* _PASSAGE SHOWN_
________________________
OK so it’s not exactly an “it was a dream” ending, it’s an “I fantasized about killing Lettie and realized how horribly it could go wrong” ending, which—I can maybe live with? Harry thought better of it, and Deborah, at the last minute, thought better of marrying that other guy.
moon_custafer: sexy bookshop mnager Dorothy Malone (Acme Bookshop)
The nominations for Yuletide are up. I noticed one of the movies is The Strange Affair of Uncle Harry, which I saw mentioned (I forget where) a few months ago. Seeing it as a possibility for Yuletide has prompted me to watch it.

Having already seen the synopsis on Wikipedia, I know the Breen Office made them tack an “it-was-all-a-dream” loophole ending onto the original play. I think I can live with that, as the characters are engaging enough I’m willing to see them spared via reset; and in the meantime I still get to see them go through some really well-acted hell.

The movie stars Ella Raines—I’ve previously seen her in The Phantom Lady and The Suspect. Here she’s Deborah Brown, a fashion consultant from NYC, brought in to advise at a textile mill in a small town in (I think) New England, who immediately hits it off with graphic designer Harry Melville Quincey (George Sanders). As Deborah, Raines wears a typical 1940s skirt suit and shoulder-length hairstyle and somehow still comes off as boyishly masculine in presentation, swaggering about with her hands in her pockets and eyeing the kind, diffident, dryly humorous Harry, who lives with his widowed older sister Hester and his never-married younger sister Lettie.The latter (Geraldine Fitzgerald*) is a Tennessee Williams character without the Southern accent, and her incestuous desire to hold onto Harry (and the family home, but mostly Harry) is as obvious as Deborah’s attraction to him.
________________________
* _SOURCE MATERIAL_
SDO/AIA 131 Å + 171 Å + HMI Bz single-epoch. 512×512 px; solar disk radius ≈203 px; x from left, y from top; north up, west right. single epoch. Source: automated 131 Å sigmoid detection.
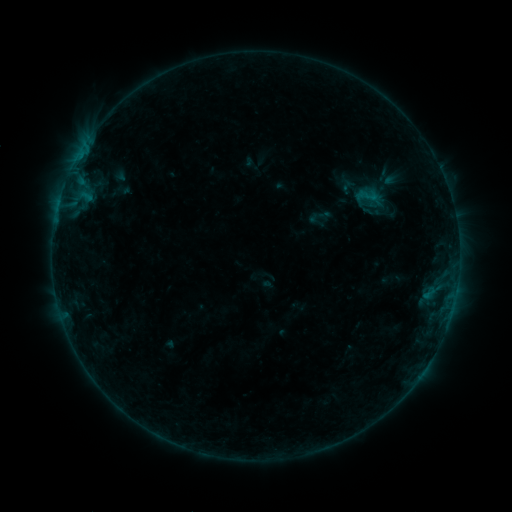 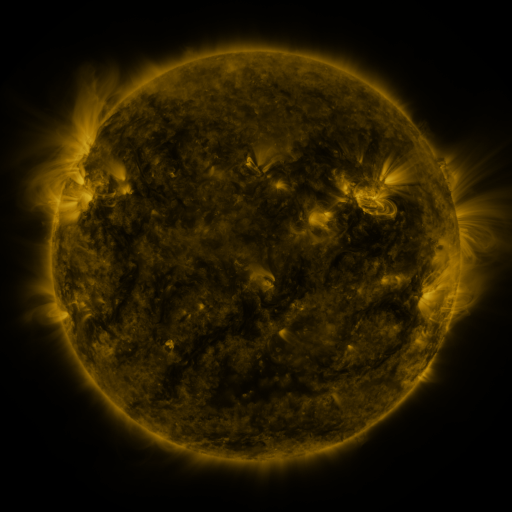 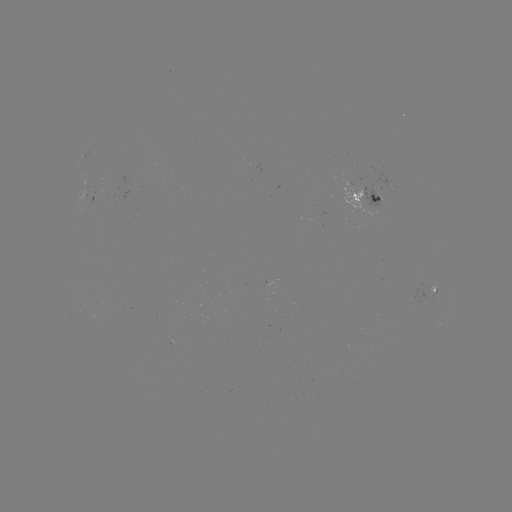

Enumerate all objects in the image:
sigmoid: <bbox>352, 182, 382, 210</bbox>
sigmoid: <bbox>307, 204, 332, 229</bbox>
________________________
* _TASKS TO COMPLETE_
- A) Please list every film title named in the movie review.
- B) Carry on writing the movie review of The Strange Affair of Uncle Harry from the point where it stops.
The data plays no part in this work.

* _WRITTEN RESPONSES_
- A) The Strange Affair of Uncle Harry, The Phantom Lady, The Suspect

- B)
Which is awful for the characters, but great for the viewers, who get to watch the scene in which Lettie gives Deborah the “he’s mine you can’t have him” talk disguised as the “I hope your intentions towards my brother are honourable” talk disguised as the “small towns can be gossipy, be careful” talk. Deborah doesn’t even blink (she’s probably figured out this was coming from the moment she heard Harry describe his sisters), and replied with politely veiled barbs of her own. It doesn't pass the Bechdel Test, because they're talking about a man; the only thing these two women could possibly talk about or have have in common is that particular man; but if you watched it with the sound off you might almost mistake the spark flying between them for romance instead of deadly enemity.

It says something for Sanders’ charisma that his performance isn’t completely overshadowed (or at least no more than it diagetically should be) by those of Raines, Fitzgerald, Sara Allgood (as the Qunicey's grumpily-devoted housekeeper Nona), and Moyna Macgill** as older sister Hester, perpetually lamenting her late husband and fighting Nona for access to the oven so she can bake her pies. I like that the “good” sister in this dynamic is still pouty and argumentative and difficult, because most people are—it’s Lettie who’s superficially placid and reasonable and who keep making mean little passive-aggressive digs.

Anyway part two later once I watch the rest of the movie tonight. There will be poisoned cocoa.

*I just looked at Fitzgerald’s Wikipedia entry and woah. Interesting career. And also she’s Michael Lindsay-Hogg’s mother.

**Meanwhile McGill is Angela Lansbury’s mother.

Links, Etc.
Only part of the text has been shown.